Thursday, November 29, 2018
Dr. Sujit Datta
Princeton University  
2:00 - 3:00pm
SEH, B1220

 

Abstract

Filtering water and brewing coffee are familiar processes that rely on transport in a porous medium. This process also underlies many technological applications, including oil recovery, groundwater remediation, carbon sequestration, and drying of granular materials. When sufficiently slow, transport is typically modeled using a simple continuum approach. However, while appealing, such an approach neglects heterogeneities in transport that can strongly impact bulk behavior. In this talk, I will describe two different examples of how we investigate heterogeneous transport, and its implications, in porous media. 

First, I will describe how we visualize the flow of multiple immiscible fluids within a disordered porous medium, in 3D, over length scales ranging from smaller than a pore to that of the entire medium. This capability enables us to elucidate the physics underlying immiscible fluid displacement. The disordered structure of the pore space typically leads to disordered finger-like displacement pathways; however, we show how a pore size gradient can either stabilize the flow, preventing fingering, or further destabilize the flow, exacerbating fingering. Our results thus provide a way to control fluid displacement pathways in porous media.

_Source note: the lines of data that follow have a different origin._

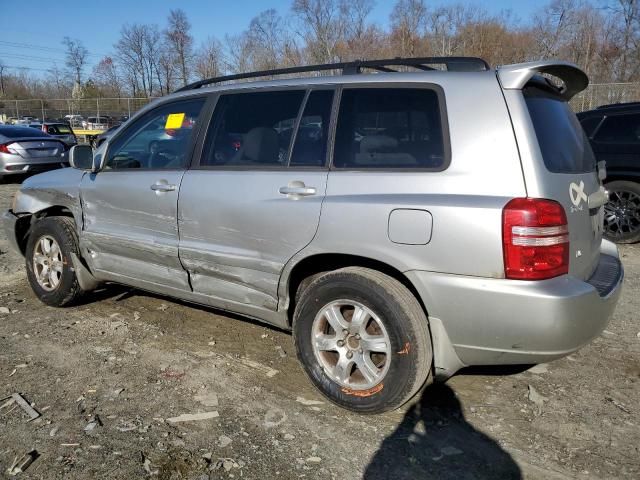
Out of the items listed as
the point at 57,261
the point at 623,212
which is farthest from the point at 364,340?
the point at 623,212

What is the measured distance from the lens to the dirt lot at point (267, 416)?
254cm

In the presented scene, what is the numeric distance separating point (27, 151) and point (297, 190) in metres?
11.5

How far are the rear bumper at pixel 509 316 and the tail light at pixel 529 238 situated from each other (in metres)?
0.06

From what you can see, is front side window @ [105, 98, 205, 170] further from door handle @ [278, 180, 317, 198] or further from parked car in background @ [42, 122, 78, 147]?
parked car in background @ [42, 122, 78, 147]

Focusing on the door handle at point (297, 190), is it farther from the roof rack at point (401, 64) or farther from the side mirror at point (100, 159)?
the side mirror at point (100, 159)

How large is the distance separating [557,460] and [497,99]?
1.79m

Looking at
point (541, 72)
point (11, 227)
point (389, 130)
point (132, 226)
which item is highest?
point (541, 72)

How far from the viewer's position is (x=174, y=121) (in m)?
3.89

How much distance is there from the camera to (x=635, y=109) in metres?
6.91

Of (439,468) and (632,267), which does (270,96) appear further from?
(632,267)

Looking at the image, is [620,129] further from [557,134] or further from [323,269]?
[323,269]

Second, I will describe how we investigate the drying of packings of shrinkable, porous grains. Using a combination of experiments, poroelasticity theory, discrete-element simulations, and continuum modeling, we show that the packings crack in diverse ways upon drying. We show that the cracking behavior can be predicted from four state variables that arise from the interplay between fluid transport, grain shrinkage, capillary cohesion, and substrate adhesion. Moreover, we demonstrate how crack evolution can be guided by tuning the spatial structure of the drying profile. Our results provide a way to control crack evolution and ultimately could pave a way to better manage drying-induced cracks in engineering applications. Ultimately, our research stimulates new findings and questions at the interface of Engineering, Physics, and Materials Science.

 

Biography

Photo of Dr. Datta

Sujit Datta is an Assistant Professor of Chemical and Biological Engineering at Princeton University. He is also an Affiliated Faculty at the Andlinger Center for Energy and the Environment and the Princeton Institute for the Science and Technology of Materials. He earned a BA in Mathematics and Physics and an MS in Physics in 2008 from the University of Pennsylvania, where he studied nanomaterials like graphene and carbon nanotubes. He earned his PhD in Physics in 2013 from Harvard, where he studied fluid dynamics and instabilities in porous media and colloidal microcapsules. His postdoctoral training was in Chemical Engineering at Caltech, where he studied microbial biophysics of the gut. He joined Princeton in 2017, where his lab seeks to understand and control the interactions between soft materials and their complex environments, motivated by applications like oil/gas recovery, water remediation, and drug delivery. Prof. Datta is the recipient of the LeRoy Apker Award for outstanding achievements in Physics, the Andreas Acrivos Award in Fluid Dynamics from the American Physical Society, the Alfred Rheinstein Faculty Award, and the ACS Petroleum Research Fund New Investigator Award.